**** RECORD EXTRACTS

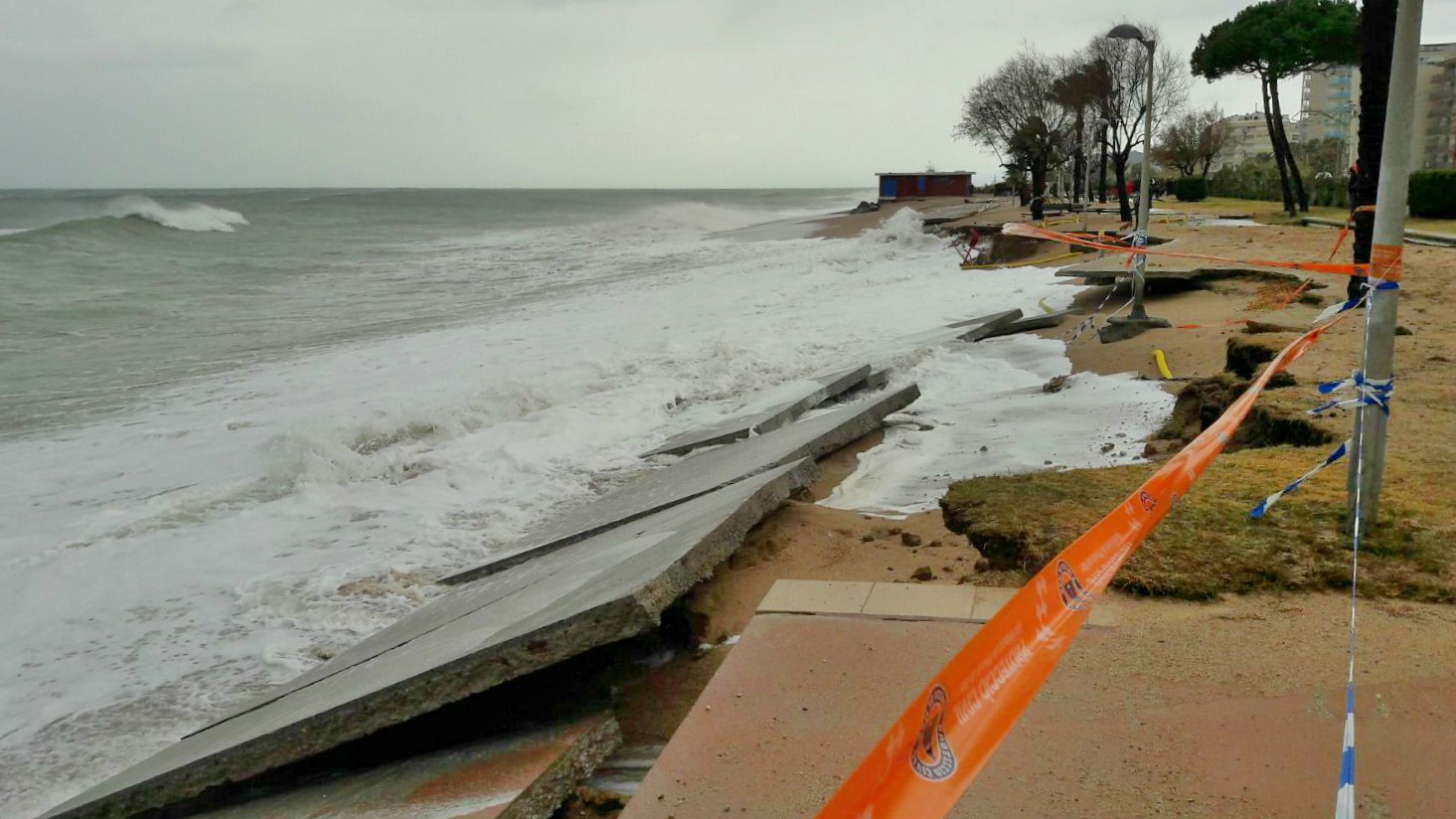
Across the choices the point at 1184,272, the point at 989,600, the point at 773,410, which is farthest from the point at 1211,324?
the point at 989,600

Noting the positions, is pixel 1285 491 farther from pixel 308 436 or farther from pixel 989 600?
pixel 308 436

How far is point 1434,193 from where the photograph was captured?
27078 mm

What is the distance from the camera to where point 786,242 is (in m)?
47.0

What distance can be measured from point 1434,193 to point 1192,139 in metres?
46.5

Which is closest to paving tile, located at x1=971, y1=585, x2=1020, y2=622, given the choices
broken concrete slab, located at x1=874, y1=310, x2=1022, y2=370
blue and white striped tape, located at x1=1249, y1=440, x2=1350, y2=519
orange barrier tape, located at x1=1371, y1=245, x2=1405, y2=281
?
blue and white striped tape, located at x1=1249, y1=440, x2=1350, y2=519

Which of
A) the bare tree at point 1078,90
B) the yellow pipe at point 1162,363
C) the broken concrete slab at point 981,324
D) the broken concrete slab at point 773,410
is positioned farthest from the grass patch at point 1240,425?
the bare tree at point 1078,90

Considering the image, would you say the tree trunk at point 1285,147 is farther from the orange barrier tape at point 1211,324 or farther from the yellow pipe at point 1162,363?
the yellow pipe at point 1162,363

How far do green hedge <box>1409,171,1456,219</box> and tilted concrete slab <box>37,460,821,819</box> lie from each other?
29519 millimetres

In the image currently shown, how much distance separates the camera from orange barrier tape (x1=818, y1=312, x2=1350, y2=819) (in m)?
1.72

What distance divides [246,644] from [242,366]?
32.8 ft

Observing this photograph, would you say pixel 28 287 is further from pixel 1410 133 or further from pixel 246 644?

********

THE EXERCISE
Except for the pictures, give all the material above again verbatim.

RESULT FOR THIS EXERCISE
Across the choices the point at 1184,272, the point at 989,600, the point at 773,410, which is farthest from the point at 1211,324?
the point at 989,600

Noting the positions, is pixel 1285 491 farther from pixel 308 436 or farther from pixel 989 600?
pixel 308 436

How far is point 1434,193 from where the photograph was captured?
27078 mm

What is the distance from the camera to where point 786,242 is (in m)?
47.0

What distance can be measured from point 1434,193 to point 1192,139 in metres?
46.5

Which is closest to paving tile, located at x1=971, y1=585, x2=1020, y2=622, given the choices
broken concrete slab, located at x1=874, y1=310, x2=1022, y2=370
blue and white striped tape, located at x1=1249, y1=440, x2=1350, y2=519
orange barrier tape, located at x1=1371, y1=245, x2=1405, y2=281
?
blue and white striped tape, located at x1=1249, y1=440, x2=1350, y2=519

Which of
A) the bare tree at point 1078,90
B) the yellow pipe at point 1162,363
C) the broken concrete slab at point 981,324
D) the broken concrete slab at point 773,410
is positioned farthest from the grass patch at point 1240,425?
the bare tree at point 1078,90

Considering the image, would you say the tree trunk at point 1285,147 is farther from the orange barrier tape at point 1211,324 or farther from the yellow pipe at point 1162,363?
the yellow pipe at point 1162,363

How far do green hedge <box>1409,171,1456,219</box> and tilted concrete slab <box>37,460,821,819</box> lie from each other?
29519 millimetres

In the image currently shown, how much distance separates the camera from orange barrier tape (x1=818, y1=312, x2=1350, y2=819) (in m)?
1.72

What distance divides [246,644] from [242,366]?
32.8 ft

Observing this photograph, would you say pixel 28 287 is further from pixel 1410 133 or further from pixel 246 644?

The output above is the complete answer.